-------- Document segment --------

Let $\mathcal{K} \subset \text{pr}_X^*\mathcal{F}$ be the subsheaf
of sections supported in the inverse image of $Z$ in $X \times_S S'$.
By Properties, Lemma
\ref{properties-lemma-push-sections-supported-on-closed-subset}
the pushforward $g'_*\mathcal{K}$ is the subsheaf of sections of
$\text{pr}_Y^*g_*\mathcal{F}$ supported in the inverse
image of $Z$ in $Y \times_S S'$. As $g'$ is affine
(Morphisms, Lemma \ref{morphisms-lemma-base-change-affine})
we see that $g'_*$ is exact, hence we conclude.
\end{proof}

\begin{lemma}
\label{lemma-strict-transform-different-centers}
Let $S$ be a scheme. Let $Z \subset S$ be a closed subscheme.
Let $D \subset S$ be an effective Cartier divisor.
Let $Z' \subset S$ be the closed subscheme cut out by the product
of the ideal sheaves of $Z$ and $D$.
Let $S' \to S$ be the blowup of $S$ in $Z$.
\begin{enumerate}
\item The blowup of $S$ in $Z'$ is isomorphic to $S' \to S$.
\item Let $f : X \to S$ be a morphism of schemes and let $\mathcal{F}$
be a quasi-coherent $\mathcal{O}_X$-module. If $\mathcal{F}$ has
no nonzero local sections supported in $f^{-1}D$, then the
strict transform of $\mathcal{F}$ relative to the blowing up
in $Z$ agrees with the strict transform of $\mathcal{F}$ relative
to the blowing up of $S$ in $Z'$.

--------

**Exercise instructions**
1. Condense the paragraph of the excerpt on blowups that begins "Let $\mathcal{K} \subset \text{pr}_X^*\mathcal{F}$ be the subsheaf" into a short bulleted list that keeps its main facts.
2. In the excerpt on blowups, the lemma labeled "lemma-strict-transform-different-centers" introduces objects with the word "Let". List every such object together with its description.
Use only the excerpt on blowups to answer.

-------- Listed entries --------

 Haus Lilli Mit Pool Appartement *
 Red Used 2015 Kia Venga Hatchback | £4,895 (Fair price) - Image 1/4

--------
-------- Listed entries --------

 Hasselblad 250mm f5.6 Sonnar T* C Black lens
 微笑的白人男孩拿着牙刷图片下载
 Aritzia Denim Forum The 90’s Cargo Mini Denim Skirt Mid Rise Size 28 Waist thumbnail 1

--------

**Responses for each task**
1.
- $\mathcal{K}$ is the subsheaf of $\text{pr}_X^*\mathcal{F}$ made up of sections supported in the inverse image of $Z$ in $X \times_S S'$.
- By a lemma in Properties, $g'_*\mathcal{K}$ is the subsheaf of sections of $\text{pr}_Y^*g_*\mathcal{F}$ supported in the inverse image of $Z$ in $Y \times_S S'$.
- $g'$ is affine (by a lemma in Morphisms on base change), so $g'_*$ is exact, and this concludes the proof.

2.
- $S$: a scheme
- $Z \subset S$: a closed subscheme
- $D \subset S$: an effective Cartier divisor
- $Z' \subset S$: the closed subscheme cut out by the product of the ideal sheaves of $Z$ and $D$
- $S' \to S$: the blowup of $S$ in $Z$
- $f : X \to S$: a morphism of schemes
- $\mathcal{F}$: a quasi-coherent $\mathcal{O}_X$-module